L’hymne homérique l’appelle le Fracas ; Erispharagos. Ici la météorologie perd pied et s’évanouit ; impossible d’extraire une loi de ce tourbillon de forces en fusion. Le vent, ce sanglot des étendues, cette haleine des espaces, cette respiration de l’abîme, est-ce une force maniable à l’homme ? Les voiles qui entrent au port disent oui ; les navires qui se brisent à l’écueil répondent non.

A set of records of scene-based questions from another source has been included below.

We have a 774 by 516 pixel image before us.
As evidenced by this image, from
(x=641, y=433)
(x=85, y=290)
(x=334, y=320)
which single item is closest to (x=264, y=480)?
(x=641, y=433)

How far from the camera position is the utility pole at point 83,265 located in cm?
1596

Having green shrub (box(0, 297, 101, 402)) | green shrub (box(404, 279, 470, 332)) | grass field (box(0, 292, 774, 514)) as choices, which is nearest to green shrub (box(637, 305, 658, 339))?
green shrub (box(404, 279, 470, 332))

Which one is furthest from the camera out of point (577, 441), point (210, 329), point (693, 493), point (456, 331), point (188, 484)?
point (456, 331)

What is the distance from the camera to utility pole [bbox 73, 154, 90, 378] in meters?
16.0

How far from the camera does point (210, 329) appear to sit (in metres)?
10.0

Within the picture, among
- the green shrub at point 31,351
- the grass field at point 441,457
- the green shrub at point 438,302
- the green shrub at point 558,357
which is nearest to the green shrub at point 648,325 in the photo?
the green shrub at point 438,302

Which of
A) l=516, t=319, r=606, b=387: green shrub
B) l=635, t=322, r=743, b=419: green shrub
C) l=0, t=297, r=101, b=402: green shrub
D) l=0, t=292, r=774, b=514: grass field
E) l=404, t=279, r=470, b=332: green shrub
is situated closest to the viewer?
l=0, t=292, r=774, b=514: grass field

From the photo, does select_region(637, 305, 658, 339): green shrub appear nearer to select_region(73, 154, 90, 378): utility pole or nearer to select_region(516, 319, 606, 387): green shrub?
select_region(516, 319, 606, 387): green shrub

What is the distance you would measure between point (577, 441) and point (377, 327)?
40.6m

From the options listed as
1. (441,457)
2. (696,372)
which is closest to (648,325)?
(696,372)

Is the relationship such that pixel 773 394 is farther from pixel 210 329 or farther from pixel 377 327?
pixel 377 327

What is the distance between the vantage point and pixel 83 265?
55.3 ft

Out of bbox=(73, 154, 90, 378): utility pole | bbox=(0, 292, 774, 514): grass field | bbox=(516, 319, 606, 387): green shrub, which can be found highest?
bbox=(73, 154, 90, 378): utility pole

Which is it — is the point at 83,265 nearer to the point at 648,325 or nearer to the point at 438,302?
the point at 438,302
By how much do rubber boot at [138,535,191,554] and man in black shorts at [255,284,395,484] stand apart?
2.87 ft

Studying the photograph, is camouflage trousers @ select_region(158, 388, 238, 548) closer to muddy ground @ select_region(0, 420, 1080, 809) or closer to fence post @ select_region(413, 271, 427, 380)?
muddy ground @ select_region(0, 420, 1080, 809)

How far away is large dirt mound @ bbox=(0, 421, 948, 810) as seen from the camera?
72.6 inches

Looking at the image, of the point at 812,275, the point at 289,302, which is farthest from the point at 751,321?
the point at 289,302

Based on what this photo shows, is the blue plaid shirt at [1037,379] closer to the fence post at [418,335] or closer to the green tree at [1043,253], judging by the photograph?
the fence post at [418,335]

La seule marine anglaise subit une moyenne de dix-huit cent vingt-quatre naufrages par an.

Comment asseoir un calcul quelconque sur cette instabilité implacable ? Mesurez-le donc, ce vent ! il déconcerte tous vos anémomètres à indications continues. Vous constaterez, par exemple, qu’en février 1839, la force du vent s’est élevée, mesure anglaise, à vingt-sept livres par pied carré, et qu’en février 1860, lors de la perte du Royal-Charter sur les côtes d’Irlande, elle a atteint trente livres. Vous constaterez qu’à trente livres de pression le vent renverse des murailles et arrache des toits, et qu’il fait cinquante-cinq lieues à l’heure. Cela établi, cette note écrite en marge de la science, vous vous arrêterez. Vos notions de la tempête ne peuvent aller plus loin.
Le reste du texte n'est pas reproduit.